Have been using the HP Deskjet 6940 for several years without problem. Now it is printing badly - OK for a few lines, then faint. HP User Guide advises to 'open the printer Toolbox' and clean cartridge(s). But wherever I look on my my computer (which uses Vista), I can't find the Toolbox that should allow me to do this. Any help please? Should I clean the cartridges manually, or is there something else I should do?
Thanks for any help.


----------



## aciid (Jul 18, 2008)

*Re: HP Deskjet 6940 problem*

Hi Bugthorn,

What the manual is reffering to is an application that comes with the printer.
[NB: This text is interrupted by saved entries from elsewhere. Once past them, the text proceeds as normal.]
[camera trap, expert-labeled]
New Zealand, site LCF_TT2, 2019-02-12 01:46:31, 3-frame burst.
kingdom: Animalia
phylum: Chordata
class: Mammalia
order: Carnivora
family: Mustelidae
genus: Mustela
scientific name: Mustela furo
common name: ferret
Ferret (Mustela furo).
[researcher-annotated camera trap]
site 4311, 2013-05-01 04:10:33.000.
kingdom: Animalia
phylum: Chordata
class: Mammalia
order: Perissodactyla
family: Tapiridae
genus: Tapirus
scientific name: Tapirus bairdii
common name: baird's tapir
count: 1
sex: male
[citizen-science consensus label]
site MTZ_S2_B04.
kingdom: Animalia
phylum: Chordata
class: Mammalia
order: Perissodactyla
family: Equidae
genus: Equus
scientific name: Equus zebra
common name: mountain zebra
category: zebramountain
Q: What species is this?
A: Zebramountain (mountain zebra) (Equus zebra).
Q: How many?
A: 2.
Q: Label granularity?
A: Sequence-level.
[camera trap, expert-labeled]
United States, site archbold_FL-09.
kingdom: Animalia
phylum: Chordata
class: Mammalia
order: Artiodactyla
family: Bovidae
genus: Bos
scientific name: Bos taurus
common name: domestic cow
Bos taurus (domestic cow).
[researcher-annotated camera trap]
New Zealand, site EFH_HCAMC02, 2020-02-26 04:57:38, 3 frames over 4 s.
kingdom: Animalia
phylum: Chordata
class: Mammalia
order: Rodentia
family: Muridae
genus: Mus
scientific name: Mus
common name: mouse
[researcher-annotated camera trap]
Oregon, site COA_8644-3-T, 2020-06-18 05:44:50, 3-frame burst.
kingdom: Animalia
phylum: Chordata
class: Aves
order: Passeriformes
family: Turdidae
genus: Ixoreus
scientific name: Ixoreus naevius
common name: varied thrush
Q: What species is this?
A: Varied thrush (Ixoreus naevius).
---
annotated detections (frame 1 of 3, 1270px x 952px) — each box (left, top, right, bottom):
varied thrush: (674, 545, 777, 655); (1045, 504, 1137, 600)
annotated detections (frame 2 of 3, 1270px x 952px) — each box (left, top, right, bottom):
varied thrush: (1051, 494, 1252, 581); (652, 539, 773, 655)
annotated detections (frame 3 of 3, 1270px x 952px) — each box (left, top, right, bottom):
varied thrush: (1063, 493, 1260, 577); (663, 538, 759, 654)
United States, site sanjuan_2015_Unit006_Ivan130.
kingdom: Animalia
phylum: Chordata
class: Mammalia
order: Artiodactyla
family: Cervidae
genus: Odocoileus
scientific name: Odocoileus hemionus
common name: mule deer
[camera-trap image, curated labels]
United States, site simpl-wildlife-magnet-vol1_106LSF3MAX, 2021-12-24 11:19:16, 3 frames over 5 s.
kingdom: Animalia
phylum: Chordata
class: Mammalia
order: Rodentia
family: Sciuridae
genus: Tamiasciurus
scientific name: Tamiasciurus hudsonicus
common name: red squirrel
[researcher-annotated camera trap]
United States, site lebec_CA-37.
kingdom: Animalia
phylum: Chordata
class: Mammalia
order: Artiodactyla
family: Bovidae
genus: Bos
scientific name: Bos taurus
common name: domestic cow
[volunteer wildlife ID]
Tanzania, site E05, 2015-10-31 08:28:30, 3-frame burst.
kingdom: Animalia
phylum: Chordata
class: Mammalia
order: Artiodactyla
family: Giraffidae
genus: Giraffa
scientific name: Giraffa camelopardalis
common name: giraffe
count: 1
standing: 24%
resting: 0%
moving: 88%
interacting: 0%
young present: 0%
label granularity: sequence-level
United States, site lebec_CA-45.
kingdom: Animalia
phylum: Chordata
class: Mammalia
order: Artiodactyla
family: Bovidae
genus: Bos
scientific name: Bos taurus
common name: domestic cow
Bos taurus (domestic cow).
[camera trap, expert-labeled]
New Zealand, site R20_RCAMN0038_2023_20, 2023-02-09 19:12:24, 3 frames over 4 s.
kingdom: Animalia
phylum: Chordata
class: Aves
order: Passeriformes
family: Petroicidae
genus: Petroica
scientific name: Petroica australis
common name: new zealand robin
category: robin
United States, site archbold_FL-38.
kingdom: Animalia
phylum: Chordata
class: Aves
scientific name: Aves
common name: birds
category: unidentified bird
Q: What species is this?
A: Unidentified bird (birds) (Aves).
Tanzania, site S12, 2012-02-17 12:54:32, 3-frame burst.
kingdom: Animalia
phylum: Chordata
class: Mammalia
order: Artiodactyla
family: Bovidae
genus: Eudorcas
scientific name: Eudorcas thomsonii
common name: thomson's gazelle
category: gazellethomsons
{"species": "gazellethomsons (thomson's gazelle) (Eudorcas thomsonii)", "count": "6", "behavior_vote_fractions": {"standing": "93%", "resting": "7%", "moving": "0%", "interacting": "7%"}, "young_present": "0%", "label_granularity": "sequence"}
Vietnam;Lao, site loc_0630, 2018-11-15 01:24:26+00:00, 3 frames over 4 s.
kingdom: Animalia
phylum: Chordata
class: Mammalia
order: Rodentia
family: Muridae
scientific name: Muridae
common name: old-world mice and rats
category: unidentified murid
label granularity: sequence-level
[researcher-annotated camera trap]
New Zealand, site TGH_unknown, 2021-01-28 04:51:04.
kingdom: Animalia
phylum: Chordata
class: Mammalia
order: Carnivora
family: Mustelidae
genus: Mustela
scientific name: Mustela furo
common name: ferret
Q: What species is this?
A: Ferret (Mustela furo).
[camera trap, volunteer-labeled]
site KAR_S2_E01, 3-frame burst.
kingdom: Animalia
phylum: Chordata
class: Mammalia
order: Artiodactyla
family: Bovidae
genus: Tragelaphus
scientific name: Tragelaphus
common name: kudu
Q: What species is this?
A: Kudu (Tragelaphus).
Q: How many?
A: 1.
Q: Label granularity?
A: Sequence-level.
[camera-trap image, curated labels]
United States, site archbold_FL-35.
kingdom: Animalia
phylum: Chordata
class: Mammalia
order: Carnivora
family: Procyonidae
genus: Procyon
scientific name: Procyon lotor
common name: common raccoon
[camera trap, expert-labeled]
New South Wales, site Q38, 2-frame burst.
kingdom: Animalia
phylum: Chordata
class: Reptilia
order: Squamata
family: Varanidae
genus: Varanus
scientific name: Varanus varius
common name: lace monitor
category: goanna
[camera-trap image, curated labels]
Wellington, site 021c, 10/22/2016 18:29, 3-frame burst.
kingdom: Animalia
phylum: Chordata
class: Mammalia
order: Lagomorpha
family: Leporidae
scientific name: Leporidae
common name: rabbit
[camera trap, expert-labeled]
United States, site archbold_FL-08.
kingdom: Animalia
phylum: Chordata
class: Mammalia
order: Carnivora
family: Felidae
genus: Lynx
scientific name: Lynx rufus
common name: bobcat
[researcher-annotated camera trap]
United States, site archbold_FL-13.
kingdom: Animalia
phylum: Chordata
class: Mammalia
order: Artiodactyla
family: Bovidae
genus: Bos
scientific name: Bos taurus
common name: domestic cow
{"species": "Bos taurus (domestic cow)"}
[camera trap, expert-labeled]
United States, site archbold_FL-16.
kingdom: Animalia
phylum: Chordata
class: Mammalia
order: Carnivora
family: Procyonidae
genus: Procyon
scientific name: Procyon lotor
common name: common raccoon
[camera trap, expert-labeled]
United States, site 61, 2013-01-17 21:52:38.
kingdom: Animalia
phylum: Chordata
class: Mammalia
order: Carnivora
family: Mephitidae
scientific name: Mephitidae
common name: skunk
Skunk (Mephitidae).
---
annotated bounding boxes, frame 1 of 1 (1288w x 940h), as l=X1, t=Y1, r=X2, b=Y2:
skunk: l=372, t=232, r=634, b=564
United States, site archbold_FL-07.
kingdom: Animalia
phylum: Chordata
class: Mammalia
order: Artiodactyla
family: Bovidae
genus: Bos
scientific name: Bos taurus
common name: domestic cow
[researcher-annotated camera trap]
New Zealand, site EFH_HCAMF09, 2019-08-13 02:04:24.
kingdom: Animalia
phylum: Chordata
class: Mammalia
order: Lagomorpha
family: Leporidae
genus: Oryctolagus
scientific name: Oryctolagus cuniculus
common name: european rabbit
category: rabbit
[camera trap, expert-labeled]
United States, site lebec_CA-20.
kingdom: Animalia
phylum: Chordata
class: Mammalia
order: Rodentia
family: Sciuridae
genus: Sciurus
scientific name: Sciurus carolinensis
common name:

If you do not have it I recommend you to visit HP's website and download the latest driver/utilities package for your printer. You should then be able to find the Cartridge Cleaning procedure.


----------



## masterjed (Jul 25, 2009)

*Re: HP Deskjet 6940 problem*

Here is the software you are looking for. Try to choose the operating system first which is vista (32bit or 63bit), then choose the full feature software and driver.


----------



## masterjed (Jul 25, 2009)

*Re: HP Deskjet 6940 problem*

Software & Driver Downloads HP Deskjet 6940 Printer - HP Customer Care (United States - English)


----------



## Bugthorn (Jun 8, 2011)

*Re: HP Deskjet 6940 problem*

Great help. Thanks a lot. All working fine now that I have been told by the new download that my black ink cartridge had run out. I thought I had replaced it just a few weeks ago. Apparently not.


----------



## aciid (Jul 18, 2008)

*Re: HP Deskjet 6940 problem*

Glad you got it working!


----------